AZ Model 1:72 Martin-Baker MB 5 - greatest prop fighter and worst-ever 72nd kit !

 







" .. The M.B.5 came online at the beginning of the jet era, and never had a chance to prove its worth. With a P-51 sleekness and contra-rotating props, it would have been a frightful opponent for the Luftwaffe. Test-flown just two months before the Gloster Meteor jets went into R.A.F. service, the Martin-Baker M.B.5 promised much, but Whittle's invention took away its glory..."

Some six years after AZ's kit of the MB 5 first appeared I thought I'd build it, inspired by the neat article on Martin-Baker aircraft in the latest issue of Aerojournal magazine (issue no. 91). Aside from this there is good reference info in Air International, Vol. 16/2 (February 1979) and 'Wings of Fame', Vol. 9, 1997 which covers the whole MB fighter range and has some useful shots.

On with the build!

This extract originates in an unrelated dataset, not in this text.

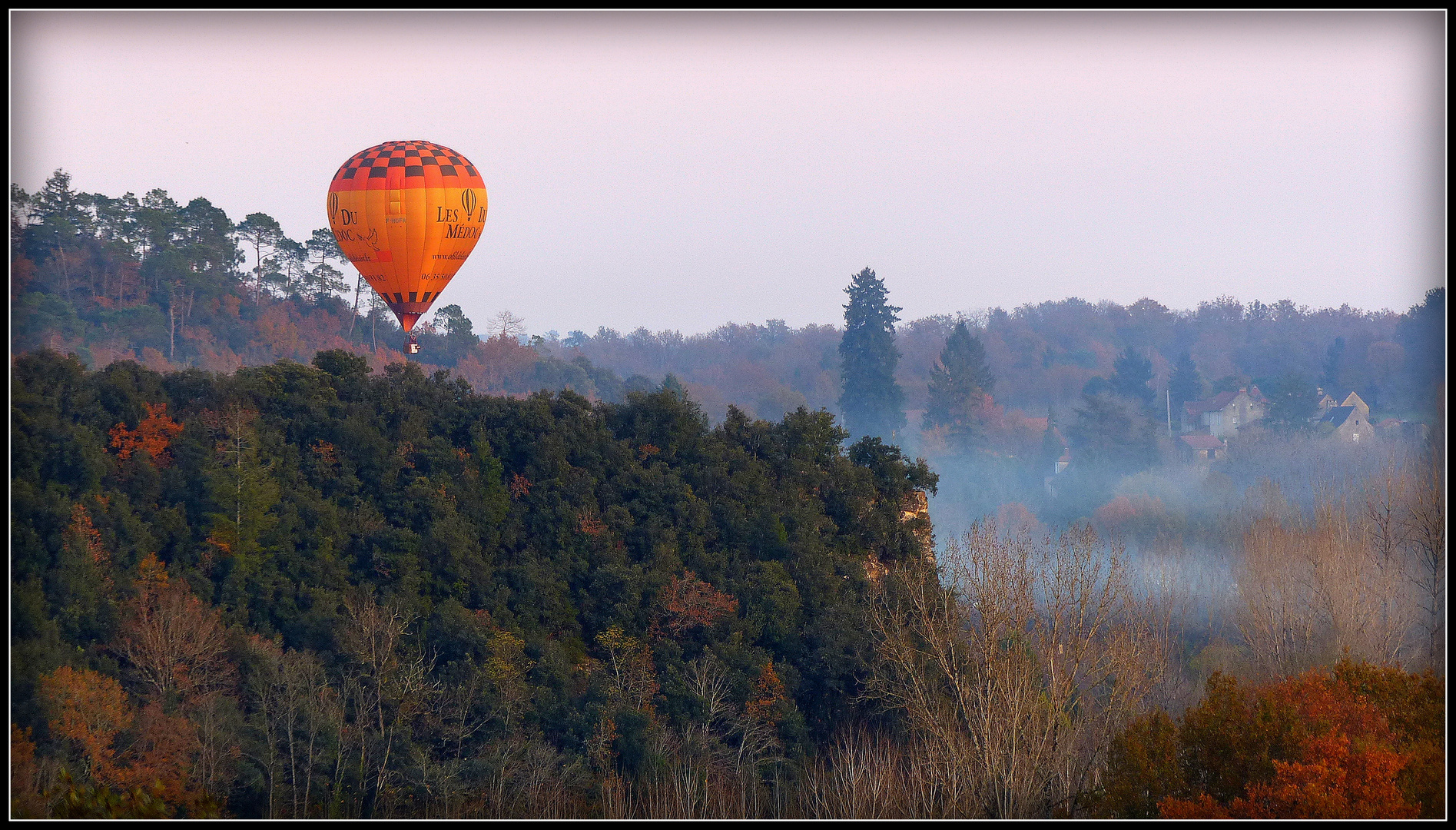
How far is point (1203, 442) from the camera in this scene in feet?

Aside from the rear cockpit bulkhead, the interior parts were an OK fit. The instrument panel features nice raised detail that would benefit from careful painting and dry brushing to lift out the detail. Then the fun began! The fuselage halves were of different sizes. I lined up the upper surfaces and was left with a depression ahead of the radiator on the lower surface. The nose intake is 'solid' so was drilled open. 




The poor fit extended to the butt-joined wing halves. I drilled and pinned them to the fuselage but just couldn't achieve a decent fit. In the end I broke them off and stuck them together with Gorilla glue and filled the gaps. After a mammoth filing and sanding session I achieved a (sort of) reasonable result. Obviously I obliterated all the nice surface detailing and had to re-scribe - not my favourite job!

 Another tricky area is the ventral oil cooler intake. It is made up of 3 parts; a top half, a bottom half, and a cruciform grid that fits between them. The instructions are pretty hopeless here. Instead of assembling separate to the fuselage, I assembled the parts individually in-situ, and this worked well. Some clean up required, but not that much..

To get the gear legs on at what looks like a plausible angle is a trial. Rather than take a bit out of the front edge of the main landing gear bays - having already painted the undersurfaces -  I ended up re-drilling a location hole for them a little further back in the bay. The model simply doesn't look right in this area and certainly won't if built as per the instructions. The prop blades/spinner feature a mountain of flash and I didn't enjoy the clean-up job as the plastic that AZ use is so hard. 

Needless to say the rather thick bubble canopy didn't fit at all. I cut it into two parts so I wasn't left with massive gaps but its impossible to fit it 'properly' as it is too wide for the fuselage! Nor did the decals work - I lost one of the codes as it rolled up on itself and then 'shattered' into tiny pieces. Irretrieveably. 






 
The kit is 'short-run limited technology' - and pretty poor! It goes together like the 1958 vintage Airfix DH 88 Comet (see elsewhere on this blog)  ie with great difficulty!  To sum up the kit gets a poor 2 out 10 from me and is easily a contender in the 'worst scale model kit ever' Top 10, a subject we dealt with in a previous blog post (see link below). I certainly wouldn't build another. Short run shouldn't mean unbuildable and inaccurate- it certainly doesn't with other kit producers (RS Models for example). Okay, I managed to finish it - always a positive point - but really, I'm not sure why I bothered. Even now I still think the overall shape is 'wrong'.